What the task requires: Locate the line bearing "genus: Cephalophus" in the material below, then reproduce it and each following line up to and including the line bearing "common name: eastern gartersnake".

Records for the task:
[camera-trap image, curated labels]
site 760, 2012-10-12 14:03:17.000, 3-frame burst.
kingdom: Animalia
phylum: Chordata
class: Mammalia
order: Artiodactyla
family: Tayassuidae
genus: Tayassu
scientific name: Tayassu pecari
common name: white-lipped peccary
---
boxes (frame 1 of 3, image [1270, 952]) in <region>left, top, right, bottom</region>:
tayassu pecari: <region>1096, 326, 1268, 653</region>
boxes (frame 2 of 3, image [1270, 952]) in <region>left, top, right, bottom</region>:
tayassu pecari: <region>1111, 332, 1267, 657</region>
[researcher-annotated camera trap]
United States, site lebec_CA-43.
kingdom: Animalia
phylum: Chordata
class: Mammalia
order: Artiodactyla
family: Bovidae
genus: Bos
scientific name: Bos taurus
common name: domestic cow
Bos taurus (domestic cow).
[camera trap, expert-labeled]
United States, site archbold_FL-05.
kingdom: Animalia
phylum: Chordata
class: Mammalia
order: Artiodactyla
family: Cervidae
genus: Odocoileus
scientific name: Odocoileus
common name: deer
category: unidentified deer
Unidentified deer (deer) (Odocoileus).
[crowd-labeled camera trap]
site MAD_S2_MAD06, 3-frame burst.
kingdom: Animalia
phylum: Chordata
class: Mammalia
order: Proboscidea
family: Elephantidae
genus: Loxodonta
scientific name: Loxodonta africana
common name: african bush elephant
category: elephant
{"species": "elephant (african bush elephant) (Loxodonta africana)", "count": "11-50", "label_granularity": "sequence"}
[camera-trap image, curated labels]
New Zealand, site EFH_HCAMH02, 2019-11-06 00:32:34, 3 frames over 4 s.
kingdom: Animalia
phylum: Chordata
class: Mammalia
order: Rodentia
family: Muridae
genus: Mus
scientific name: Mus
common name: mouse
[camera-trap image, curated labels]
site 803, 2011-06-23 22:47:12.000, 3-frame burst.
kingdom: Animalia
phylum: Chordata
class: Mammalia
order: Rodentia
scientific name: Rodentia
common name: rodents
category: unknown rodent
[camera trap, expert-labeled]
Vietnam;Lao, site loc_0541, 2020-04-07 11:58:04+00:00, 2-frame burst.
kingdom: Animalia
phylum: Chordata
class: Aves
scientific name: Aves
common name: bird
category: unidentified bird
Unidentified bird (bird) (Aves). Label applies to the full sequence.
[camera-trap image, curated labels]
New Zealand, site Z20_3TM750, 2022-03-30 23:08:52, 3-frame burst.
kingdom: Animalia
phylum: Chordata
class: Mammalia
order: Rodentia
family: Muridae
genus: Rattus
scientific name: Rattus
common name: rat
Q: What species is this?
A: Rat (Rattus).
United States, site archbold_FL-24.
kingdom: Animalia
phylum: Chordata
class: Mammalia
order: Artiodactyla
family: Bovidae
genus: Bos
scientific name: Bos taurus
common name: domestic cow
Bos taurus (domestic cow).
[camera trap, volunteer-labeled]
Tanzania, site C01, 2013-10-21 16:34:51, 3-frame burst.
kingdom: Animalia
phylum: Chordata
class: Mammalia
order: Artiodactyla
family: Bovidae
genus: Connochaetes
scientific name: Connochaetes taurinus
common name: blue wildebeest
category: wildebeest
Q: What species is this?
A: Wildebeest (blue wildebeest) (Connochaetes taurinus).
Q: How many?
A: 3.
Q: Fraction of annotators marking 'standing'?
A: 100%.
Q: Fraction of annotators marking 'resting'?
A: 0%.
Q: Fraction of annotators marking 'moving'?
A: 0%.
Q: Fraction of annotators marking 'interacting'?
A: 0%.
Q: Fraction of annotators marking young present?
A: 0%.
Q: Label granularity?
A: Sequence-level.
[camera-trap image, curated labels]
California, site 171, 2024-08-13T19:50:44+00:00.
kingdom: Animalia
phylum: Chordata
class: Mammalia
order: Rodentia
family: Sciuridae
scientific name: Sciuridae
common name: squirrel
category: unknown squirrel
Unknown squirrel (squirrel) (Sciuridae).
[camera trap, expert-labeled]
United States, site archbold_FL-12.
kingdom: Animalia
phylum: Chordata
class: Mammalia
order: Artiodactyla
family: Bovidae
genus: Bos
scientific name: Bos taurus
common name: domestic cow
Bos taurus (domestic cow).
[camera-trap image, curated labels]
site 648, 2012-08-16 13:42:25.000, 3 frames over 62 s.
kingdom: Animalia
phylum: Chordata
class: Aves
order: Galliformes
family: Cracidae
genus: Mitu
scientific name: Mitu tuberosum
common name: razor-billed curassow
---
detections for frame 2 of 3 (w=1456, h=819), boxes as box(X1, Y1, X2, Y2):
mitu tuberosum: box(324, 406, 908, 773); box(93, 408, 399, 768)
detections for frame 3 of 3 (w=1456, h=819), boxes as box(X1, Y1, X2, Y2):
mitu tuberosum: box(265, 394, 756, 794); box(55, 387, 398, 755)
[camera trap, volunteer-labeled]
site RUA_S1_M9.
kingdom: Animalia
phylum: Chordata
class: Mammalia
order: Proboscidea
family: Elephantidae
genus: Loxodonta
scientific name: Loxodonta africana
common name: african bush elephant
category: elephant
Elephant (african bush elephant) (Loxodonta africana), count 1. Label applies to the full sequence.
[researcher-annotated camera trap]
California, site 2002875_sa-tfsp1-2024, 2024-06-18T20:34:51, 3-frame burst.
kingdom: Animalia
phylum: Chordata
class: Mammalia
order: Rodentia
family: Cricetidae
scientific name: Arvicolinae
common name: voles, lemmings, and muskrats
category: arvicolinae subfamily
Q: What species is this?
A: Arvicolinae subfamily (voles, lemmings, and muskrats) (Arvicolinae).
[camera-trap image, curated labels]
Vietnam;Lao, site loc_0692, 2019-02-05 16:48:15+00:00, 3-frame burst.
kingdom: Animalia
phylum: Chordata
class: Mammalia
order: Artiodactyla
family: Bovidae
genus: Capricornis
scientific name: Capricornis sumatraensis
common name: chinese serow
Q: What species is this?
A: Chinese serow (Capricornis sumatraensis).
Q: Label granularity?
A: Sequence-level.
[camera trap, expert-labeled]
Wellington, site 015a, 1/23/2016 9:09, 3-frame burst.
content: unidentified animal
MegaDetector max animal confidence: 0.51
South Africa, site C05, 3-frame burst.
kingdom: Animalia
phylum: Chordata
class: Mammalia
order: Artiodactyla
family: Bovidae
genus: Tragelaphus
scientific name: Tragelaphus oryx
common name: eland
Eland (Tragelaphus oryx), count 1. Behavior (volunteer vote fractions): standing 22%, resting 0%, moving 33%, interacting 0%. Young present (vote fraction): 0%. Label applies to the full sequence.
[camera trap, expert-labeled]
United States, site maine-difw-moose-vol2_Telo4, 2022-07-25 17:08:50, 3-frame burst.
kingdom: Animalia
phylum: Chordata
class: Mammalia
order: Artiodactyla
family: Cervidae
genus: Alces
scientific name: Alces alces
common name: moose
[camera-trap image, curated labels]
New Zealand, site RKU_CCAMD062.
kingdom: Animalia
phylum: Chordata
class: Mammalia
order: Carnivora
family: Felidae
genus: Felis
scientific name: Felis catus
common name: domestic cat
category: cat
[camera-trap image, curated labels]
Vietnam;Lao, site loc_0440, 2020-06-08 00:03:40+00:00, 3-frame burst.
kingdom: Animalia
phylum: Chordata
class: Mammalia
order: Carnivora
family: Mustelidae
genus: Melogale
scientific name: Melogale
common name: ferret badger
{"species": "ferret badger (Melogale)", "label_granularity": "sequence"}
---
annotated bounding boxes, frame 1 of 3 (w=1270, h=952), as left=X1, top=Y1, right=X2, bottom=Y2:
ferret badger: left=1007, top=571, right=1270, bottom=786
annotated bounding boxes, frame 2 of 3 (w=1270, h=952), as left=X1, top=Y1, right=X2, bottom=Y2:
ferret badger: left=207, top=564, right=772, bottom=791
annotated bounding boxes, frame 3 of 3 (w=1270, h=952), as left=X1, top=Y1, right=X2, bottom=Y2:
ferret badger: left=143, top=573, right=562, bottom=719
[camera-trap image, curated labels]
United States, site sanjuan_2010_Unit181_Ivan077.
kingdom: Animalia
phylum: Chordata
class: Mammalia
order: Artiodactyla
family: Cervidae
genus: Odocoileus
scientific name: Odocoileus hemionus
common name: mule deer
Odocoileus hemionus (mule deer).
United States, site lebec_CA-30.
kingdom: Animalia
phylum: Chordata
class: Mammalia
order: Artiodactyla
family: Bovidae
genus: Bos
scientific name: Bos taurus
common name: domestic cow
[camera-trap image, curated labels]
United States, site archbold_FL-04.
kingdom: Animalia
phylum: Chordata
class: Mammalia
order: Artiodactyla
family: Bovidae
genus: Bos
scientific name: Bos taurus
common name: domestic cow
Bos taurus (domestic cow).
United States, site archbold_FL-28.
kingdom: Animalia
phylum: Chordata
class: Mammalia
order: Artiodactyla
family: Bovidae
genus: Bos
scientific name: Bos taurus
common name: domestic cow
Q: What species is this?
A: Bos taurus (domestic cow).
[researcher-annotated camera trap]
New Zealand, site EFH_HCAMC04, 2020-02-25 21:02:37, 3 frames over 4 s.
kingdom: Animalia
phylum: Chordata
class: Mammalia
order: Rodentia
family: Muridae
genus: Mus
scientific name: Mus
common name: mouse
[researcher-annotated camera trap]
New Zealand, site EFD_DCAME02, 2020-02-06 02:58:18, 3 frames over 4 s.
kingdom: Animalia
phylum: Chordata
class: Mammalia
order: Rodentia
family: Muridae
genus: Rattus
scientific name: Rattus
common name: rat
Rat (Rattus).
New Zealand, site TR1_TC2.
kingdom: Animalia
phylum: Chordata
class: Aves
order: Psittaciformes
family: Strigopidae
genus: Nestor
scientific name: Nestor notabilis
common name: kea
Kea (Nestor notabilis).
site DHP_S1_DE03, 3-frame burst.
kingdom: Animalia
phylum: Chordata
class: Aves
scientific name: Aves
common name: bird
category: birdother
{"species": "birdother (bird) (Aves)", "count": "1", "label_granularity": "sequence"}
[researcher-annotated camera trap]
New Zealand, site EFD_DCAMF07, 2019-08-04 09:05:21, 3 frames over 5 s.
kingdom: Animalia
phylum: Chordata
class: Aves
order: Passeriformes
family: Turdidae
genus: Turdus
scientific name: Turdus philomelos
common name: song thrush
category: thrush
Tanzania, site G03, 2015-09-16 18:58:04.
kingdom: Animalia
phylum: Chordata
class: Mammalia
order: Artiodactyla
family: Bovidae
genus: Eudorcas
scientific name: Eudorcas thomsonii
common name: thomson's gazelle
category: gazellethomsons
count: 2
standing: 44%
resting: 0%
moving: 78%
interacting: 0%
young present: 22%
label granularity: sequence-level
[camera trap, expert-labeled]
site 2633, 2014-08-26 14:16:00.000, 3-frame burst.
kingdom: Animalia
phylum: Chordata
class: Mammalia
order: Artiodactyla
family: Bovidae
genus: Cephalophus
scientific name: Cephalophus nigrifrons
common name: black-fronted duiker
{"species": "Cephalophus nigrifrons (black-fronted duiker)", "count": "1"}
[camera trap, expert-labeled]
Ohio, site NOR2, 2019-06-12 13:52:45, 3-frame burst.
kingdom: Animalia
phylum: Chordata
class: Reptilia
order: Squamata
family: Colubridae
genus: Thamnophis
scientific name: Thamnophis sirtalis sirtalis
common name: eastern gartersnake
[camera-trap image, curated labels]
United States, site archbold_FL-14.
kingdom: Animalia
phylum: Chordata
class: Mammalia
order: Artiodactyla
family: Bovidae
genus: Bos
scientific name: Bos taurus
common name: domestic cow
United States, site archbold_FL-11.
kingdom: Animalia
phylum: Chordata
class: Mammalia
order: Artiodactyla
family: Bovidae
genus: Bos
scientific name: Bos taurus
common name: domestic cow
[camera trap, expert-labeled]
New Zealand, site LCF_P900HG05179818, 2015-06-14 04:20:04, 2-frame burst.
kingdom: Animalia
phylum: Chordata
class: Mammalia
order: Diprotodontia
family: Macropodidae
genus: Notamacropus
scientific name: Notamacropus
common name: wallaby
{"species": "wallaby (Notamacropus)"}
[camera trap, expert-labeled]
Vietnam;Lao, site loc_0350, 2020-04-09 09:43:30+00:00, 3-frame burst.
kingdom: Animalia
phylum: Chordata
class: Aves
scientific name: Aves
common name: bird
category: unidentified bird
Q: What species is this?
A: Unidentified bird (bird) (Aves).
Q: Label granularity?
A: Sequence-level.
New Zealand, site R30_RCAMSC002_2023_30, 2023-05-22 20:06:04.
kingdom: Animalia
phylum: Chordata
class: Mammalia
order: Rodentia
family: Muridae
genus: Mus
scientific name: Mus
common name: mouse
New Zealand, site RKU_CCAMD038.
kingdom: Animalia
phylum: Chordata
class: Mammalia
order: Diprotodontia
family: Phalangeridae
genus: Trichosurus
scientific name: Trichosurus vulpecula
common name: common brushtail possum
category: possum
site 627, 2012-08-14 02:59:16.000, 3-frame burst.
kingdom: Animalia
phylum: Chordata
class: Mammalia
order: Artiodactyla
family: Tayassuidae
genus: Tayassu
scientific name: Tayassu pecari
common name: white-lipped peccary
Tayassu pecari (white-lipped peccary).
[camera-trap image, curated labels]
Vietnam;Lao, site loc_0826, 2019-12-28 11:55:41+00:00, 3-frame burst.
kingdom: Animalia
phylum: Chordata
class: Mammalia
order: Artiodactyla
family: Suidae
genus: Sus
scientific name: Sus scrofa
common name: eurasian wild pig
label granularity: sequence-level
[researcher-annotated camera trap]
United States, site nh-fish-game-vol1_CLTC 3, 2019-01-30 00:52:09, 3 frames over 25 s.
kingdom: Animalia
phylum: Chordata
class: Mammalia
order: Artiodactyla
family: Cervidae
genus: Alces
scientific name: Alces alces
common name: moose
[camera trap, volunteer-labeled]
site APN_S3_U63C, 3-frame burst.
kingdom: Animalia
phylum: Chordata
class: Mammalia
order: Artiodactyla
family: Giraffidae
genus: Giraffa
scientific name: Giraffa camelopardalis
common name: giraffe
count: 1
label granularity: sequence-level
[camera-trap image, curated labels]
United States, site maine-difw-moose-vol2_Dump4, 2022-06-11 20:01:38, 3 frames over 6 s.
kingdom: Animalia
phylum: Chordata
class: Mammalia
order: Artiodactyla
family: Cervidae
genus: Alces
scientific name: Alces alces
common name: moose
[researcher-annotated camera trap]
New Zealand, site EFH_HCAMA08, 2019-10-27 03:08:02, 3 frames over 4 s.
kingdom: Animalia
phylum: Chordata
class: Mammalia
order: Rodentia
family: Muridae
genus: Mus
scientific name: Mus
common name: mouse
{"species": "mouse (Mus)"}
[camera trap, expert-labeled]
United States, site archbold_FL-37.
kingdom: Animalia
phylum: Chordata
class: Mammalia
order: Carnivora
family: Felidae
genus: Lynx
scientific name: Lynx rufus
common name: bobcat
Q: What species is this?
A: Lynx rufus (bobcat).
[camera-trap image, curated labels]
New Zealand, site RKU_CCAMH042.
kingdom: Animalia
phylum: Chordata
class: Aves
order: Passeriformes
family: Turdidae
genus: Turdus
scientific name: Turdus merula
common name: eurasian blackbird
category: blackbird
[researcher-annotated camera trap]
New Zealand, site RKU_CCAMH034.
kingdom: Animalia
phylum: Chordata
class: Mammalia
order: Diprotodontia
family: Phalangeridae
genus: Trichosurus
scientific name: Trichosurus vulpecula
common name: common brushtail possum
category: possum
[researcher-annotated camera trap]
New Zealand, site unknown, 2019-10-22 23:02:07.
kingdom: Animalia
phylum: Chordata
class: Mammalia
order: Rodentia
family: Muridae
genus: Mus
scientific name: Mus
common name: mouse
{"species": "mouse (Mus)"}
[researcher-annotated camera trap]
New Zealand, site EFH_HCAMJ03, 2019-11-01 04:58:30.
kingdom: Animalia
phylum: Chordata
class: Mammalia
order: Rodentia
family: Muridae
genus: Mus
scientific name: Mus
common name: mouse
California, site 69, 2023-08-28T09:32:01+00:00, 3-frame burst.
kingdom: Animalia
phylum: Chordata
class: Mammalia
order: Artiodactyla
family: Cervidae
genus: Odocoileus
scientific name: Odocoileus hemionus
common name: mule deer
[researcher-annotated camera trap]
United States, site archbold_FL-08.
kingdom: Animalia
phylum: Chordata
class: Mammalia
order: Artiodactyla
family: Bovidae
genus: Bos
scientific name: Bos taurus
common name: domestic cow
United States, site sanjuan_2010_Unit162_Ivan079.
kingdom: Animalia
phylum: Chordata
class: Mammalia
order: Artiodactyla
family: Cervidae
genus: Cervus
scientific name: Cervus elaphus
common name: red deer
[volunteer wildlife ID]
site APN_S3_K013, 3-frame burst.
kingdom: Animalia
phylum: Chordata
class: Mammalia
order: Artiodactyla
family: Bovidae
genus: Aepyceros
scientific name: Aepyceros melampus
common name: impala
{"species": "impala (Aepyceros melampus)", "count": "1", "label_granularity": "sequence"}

Exercise output:
genus: Cephalophus
scientific name: Cephalophus nigrifrons
common name: black-fronted duiker
{"species": "Cephalophus nigrifrons (black-fronted duiker)", "count": "1"}
[camera trap, expert-labeled]
Ohio, site NOR2, 2019-06-12 13:52:45, 3-frame burst.
kingdom: Animalia
phylum: Chordata
class: Reptilia
order: Squamata
family: Colubridae
genus: Thamnophis
scientific name: Thamnophis sirtalis sirtalis
common name: eastern gartersnake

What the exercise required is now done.